Construction of intramolecular and interfacial built-in electric field in a donor-acceptor conjugated polymers-based S-scheme heterojunction for high photocatalytic H2 generation

Abstract

Engineering a robust built-in electric field (IEF) is favorable for boosting carrier separation and achieving high photocatalytic performance. Herein, we developed a donor-acceptor conjugated polymer-based S-scheme heterojunction, utilizing both intramolecular and interfacial IEF to enhance carrier separation and achieve superior photocatalytic performance. Specifically, the intramolecular IEF was established by introducing 1,6-dibromopyrene into carbon nitride (CN) to form 1,6-dibromopyrene grafted CN (CNPy).
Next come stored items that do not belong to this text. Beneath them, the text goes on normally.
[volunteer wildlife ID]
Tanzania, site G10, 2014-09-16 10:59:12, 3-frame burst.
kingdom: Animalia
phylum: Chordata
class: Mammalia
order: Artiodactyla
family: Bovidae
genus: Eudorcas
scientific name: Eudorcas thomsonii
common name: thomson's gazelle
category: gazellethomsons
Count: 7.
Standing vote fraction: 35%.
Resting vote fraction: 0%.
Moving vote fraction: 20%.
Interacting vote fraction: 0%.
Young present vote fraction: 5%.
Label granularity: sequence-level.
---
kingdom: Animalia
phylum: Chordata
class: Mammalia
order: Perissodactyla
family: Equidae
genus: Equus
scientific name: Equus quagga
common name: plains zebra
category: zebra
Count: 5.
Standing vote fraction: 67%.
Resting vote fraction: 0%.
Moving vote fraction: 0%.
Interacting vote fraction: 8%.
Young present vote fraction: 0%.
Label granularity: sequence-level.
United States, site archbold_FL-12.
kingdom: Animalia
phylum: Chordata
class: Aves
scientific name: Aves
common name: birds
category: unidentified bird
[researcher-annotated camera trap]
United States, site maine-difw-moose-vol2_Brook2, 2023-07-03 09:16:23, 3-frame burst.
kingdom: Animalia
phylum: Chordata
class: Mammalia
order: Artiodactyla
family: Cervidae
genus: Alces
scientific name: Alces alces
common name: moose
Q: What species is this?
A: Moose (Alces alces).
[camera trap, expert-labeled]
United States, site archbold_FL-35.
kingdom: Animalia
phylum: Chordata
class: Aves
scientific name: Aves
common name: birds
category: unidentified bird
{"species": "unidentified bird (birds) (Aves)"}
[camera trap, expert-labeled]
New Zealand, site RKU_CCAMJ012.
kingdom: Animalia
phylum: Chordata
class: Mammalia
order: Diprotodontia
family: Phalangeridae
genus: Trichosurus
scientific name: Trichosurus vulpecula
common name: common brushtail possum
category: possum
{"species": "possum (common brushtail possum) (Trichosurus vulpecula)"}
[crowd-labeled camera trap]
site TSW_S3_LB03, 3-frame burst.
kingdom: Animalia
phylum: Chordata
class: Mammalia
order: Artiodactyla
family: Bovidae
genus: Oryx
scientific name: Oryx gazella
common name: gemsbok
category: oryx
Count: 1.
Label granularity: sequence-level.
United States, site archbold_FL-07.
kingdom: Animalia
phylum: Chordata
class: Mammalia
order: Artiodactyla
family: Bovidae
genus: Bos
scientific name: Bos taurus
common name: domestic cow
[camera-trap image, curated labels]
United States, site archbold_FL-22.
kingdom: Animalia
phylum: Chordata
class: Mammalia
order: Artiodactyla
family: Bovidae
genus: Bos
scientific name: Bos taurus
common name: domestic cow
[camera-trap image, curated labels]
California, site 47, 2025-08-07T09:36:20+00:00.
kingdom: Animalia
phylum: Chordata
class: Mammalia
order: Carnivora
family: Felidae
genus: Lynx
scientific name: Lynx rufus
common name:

Concurrently, the S-scheme heterojunction was formed by coupling CNPy with CdSe nanoparticles to create an interfacial IEF. Experimental findings demonstrated that the combined effect of intramolecular and interfacial IEF within the CdSe/CNPy heterojunction significantly improved the carrier separation and retained strong redox capacity. Benefiting from these advantages, the optimized composite, 100%CdSe/CNPy-0.2, showed the highest H2 generation rate of 1.16 mmol·g−1·h−1, surpassing those of pure CNPy-0.2, CdSe and 100%CdSe/CN by 58, 2.2 and 2.32 times, respectively. This study introduces an innovative design strategy for IEF-regulated conjugated polymer-based materials, paving the way for efficient solar-to-chemical energy conversion.